Tom MacWright

tom@macwright.com

I read Extreme Ownership by Jocko Willink and Leif Babin on

Review

I was promoted Extreme Ownership from multiple angles – I saw ads, saw his appearance with Casey Neistat, heard about it from friends. The layout for my books on this website doesn’t include covers at this point, so I’d recommend seeing the book’s website to get a taste of the general aesthetic.

Extreme Ownership is a book about leadership and responsibility written by two retired Navy SEALs. Each chapter follows this template:

  1. War story
  2. The principle
  3. Application

So, you’ll read about a firefight in Ramadi, then how it’s necessary for people to practice decentralized command, and then about how a manager at a company was taught that lesson by Jocko or Leif and how it helped them move past a professional challenge.

The message

The titular concept, Extreme Ownership, is an extension of the principle of “the buck stops here,” which extends both up and down: if one of your reports fails, you’ve failed. And if you report to someone and they fail, you’ve also failed. Expansive concepts of guilt are familiar to me from the religious context and I’m convinced that guilt can be motivating and educational - one of the reasons why I’m still unconvinced by the idea of blameless postmortems in technology. But it’s easy to over-apply and the psychological costs are tremendous, and Extreme Ownership makes no effort to deal with either of those problems.

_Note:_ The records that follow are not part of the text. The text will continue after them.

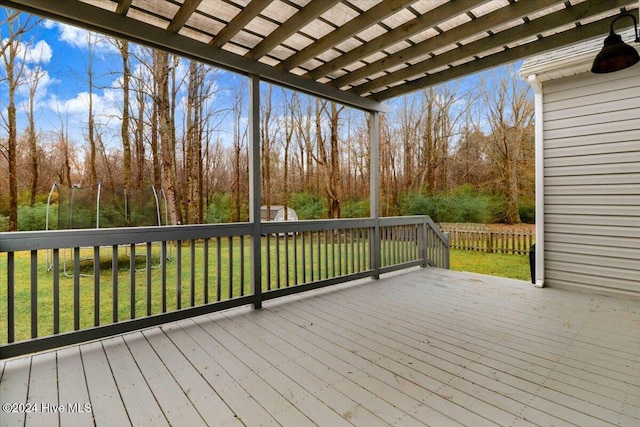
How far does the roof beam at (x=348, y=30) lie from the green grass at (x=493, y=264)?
281 inches

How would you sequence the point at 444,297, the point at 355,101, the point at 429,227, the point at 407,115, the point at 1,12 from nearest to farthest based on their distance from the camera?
the point at 444,297 < the point at 355,101 < the point at 429,227 < the point at 1,12 < the point at 407,115

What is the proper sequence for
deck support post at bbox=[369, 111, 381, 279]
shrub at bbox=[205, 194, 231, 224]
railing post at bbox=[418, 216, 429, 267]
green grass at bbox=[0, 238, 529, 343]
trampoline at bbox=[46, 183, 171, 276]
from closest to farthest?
green grass at bbox=[0, 238, 529, 343] < deck support post at bbox=[369, 111, 381, 279] < trampoline at bbox=[46, 183, 171, 276] < railing post at bbox=[418, 216, 429, 267] < shrub at bbox=[205, 194, 231, 224]

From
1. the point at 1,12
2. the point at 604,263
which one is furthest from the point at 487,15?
the point at 1,12

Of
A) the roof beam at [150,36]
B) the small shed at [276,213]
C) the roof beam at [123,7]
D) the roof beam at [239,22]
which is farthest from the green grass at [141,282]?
the small shed at [276,213]

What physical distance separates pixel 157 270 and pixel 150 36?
5.25 metres

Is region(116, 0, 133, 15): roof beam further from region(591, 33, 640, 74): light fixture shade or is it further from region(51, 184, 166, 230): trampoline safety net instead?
region(51, 184, 166, 230): trampoline safety net

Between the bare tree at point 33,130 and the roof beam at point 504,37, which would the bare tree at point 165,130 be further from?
the roof beam at point 504,37

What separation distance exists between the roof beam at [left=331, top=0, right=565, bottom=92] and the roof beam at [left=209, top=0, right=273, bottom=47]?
66.9 inches

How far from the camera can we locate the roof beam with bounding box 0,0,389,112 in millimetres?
2352

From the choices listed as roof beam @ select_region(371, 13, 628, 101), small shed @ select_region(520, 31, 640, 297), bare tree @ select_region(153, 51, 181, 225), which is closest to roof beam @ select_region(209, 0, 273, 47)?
roof beam @ select_region(371, 13, 628, 101)

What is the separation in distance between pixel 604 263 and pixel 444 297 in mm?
2100

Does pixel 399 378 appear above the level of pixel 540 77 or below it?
below

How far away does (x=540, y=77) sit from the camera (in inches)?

Besides, that, it shares four “lessons of combat”:

  1. Cover and Move: most tasks require everyone to switch roles and share in the duty regardless of department
  2. Simple.
  3. Prioritize and Execute.
  4. Decentralized command: roughly the same as the theory of Commanders Intent, which I’ve found very useful.

The style & format

Let’s be clear: Jocko has a theory of America’s role in the world and the military’s scope of responsibility and it’s not good. He uses Bush-era “good guys” and “bad guys” labels. They use “muj” to refer to enemy fighters. He complains about having to fill out paperwork to confirm that he’s not killing civilians. He’s confident that without broad military engagement in Iraq, America would not exist.

It’s bad. The military is just the toast for the business parable butter, but I couldn’t imagine Iraqi-Americans getting through this book because of the simplistic and flippant way that it approaches militarism.

In terms of style, it’s pretty wild. What Jocko and Leif encountered in the field was shocking and terrifying, and then you hear about them telling middle-managers at mining companies that their staffing crisis is just like the problem of whether to send a casuality to Germany for life-saving surgery or to let him recover on-base.

Summary

Should you read Extreme Ownership? Most leadership books appear to be discussing the selfsame concepts but with different words attached to them. If you’re already familiar with things like commanders intent, I’m not sure that you’ll get much from Extreme Ownership.